Chacina, sequestro, refém, bomba, gás tóxico, terrorismo por um lado. Por outro, corrupção, sonegação, peculato, contrabando. E, ainda, droga, "crack", cola, tráfico.
Que outras palavras foram mais frequentes nas manchetes dos jornais e no noticiário do rádio e da televisão, nesta semana? Só me lembro de uma, a qual, entretanto, embora pouco lida ou pronunciada, está na consciência do povo: impunidade.
Será um erro imperdoável raciocinar sobre os problemas jurídicos relacionados com esses vocábulos apenas em termos de Brasil. O crescimento da criminalidade é universal. Atinge países ricos e pobres. Exclui poucos, tendo em vista condições peculiares. Nós não temos informação sobre todos, porque a mídia internacional privilegia certas nações e só trata de outras quando abaladas por tragédias de grande porte. Mas, acredite o leitor: o fenômeno é planetário.
Na maior parte dos países tem triunfado a corrente que apela por penas mais longas, até a prisão perpétua ou a pena de morte, por liberdade maior dos órgãos de acusação, por sacrifícios impostos aos direitos de defesa. Os resultados visíveis são os mesmos de séculos atrás: muitos inocentes são sacrificados, muitos verdadeiros culpados não são atingidos, e, ao fim, a criminalidade continua.
Referi séculos, de propósito. Na Inglaterra, numa certa época, resolveu-se que os batedores de carteira seriam condenados a terem a mão decepada em praça pública. O terror da pena terminou prejudicado: aumentava o número de carteiras batidas quando grandes multidões se reuniam para ver o carrasco decepar a mão do condenado.
Tem-se discutido no mundo sobre a dosimetria (dosagem adequada da pena), conforme o tipo de delito: contra a pessoa (violência física e moral), o patrimônio, a administração pública (pelo funcionário e por particulares), contra a família e assim por diante. As divergências entre os estudiosos variam de país a país.

### Instruções:
• A. Responda com base no texto sobre criminalidade e impunidade:
(i) Que palavra, pouco lida ou pronunciada, está na consciência do povo?
(ii) Que pena a Inglaterra chegou a impor aos batedores de carteira?
(iii) O que significa dosimetria?
• B. Escreva o trecho seguinte do texto sobre criminalidade e impunidade, a partir da última frase apresentada.
As linhas a seguir não têm nenhum papel neste exercício.

### Dados armazenados:
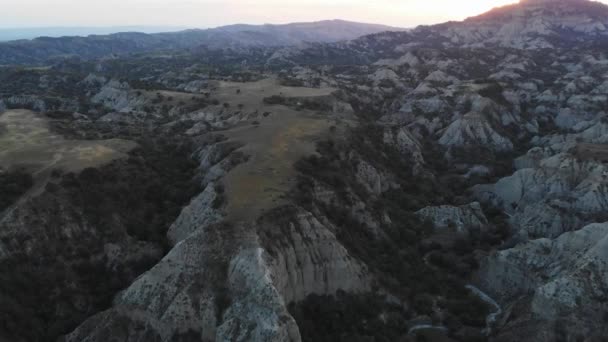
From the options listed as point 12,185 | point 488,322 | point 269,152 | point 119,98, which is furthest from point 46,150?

### Respostas:
• A.
(i) Impunidade.
(ii) Ter a mão decepada em praça pública.
(iii) A dosagem adequada da pena.

• B.
No Código Penal brasileiro (cuja parte especial tem mais de 50 anos) os delitos contra o patrimônio recebem penas mais pesadas. Dou um exemplo. O sequestro (hoje considerado crime hediondo, com pena agravada) era punido com reclusão de um a três anos. Só passava de dois a oito anos de resultasse em grave sofrimento físico ou moral da vítima. No furto simples (sem violência) a pena máxima era e é de quatro anos, que chega a oito, se houver destruição da coisa, uso de chave falsa, abuso de confiança ou prática por duas ou mais pessoas.
O exemplo mostra que a dosimetria deve ser rediscutida, no Brasil e no mundo. Todavia, a discussão passará longe da essência do problema, situada nas más condições de vida de grande parte do povo e no desenraizamento das migrações internas, em conjunto com a comunicação instantânea e globalizada, que atinge populações despreparadas, cuja avaliação dos fatos chega à patologia da distorção.
A impunidade compromete a qualidade do combate ao crime. Ela, porém, decorre de deficiências do aparelhamento estatal, o que integra o terceiro tema essencial: o Estado Moderno perdeu condições de funcionar eficientemente e de resolver as distorções sociais geradas na segunda metade do século 20.
Não sou pessimista, mas a decantação das dificuldades e dos desencontros tomará muito tempo. Acontecerá naturalmente e em nível mundial. É impossível apressá-la. Quando a decantação terminar, retornaremos a formas de normalidade. Não antes.